What to work on:
Could you output the entry lines verbatim, starting at the line containing "When reviewing" and ending at the line containing "Regarding spatial layout, is", and nothing else?

Entries supplied:
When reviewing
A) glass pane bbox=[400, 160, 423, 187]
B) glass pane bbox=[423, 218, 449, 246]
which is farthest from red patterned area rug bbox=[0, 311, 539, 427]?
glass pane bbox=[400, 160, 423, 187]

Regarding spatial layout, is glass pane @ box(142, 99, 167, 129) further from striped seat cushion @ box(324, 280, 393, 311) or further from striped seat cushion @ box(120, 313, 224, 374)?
---
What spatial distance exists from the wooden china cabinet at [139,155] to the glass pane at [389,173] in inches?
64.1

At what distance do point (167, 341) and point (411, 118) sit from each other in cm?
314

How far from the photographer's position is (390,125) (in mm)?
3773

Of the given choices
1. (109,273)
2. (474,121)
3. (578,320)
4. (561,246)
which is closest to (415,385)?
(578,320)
...
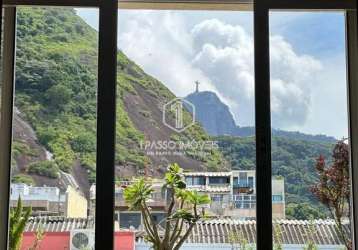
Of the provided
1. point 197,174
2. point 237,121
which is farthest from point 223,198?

Result:
When reviewing
A) glass pane bbox=[400, 160, 423, 187]
B) glass pane bbox=[423, 218, 449, 246]
which is farthest from red patterned area rug bbox=[0, 311, 539, 427]?
glass pane bbox=[400, 160, 423, 187]

Regarding spatial layout, is glass pane @ box(142, 99, 167, 129) further from striped seat cushion @ box(324, 280, 393, 311) or further from striped seat cushion @ box(120, 313, 224, 374)?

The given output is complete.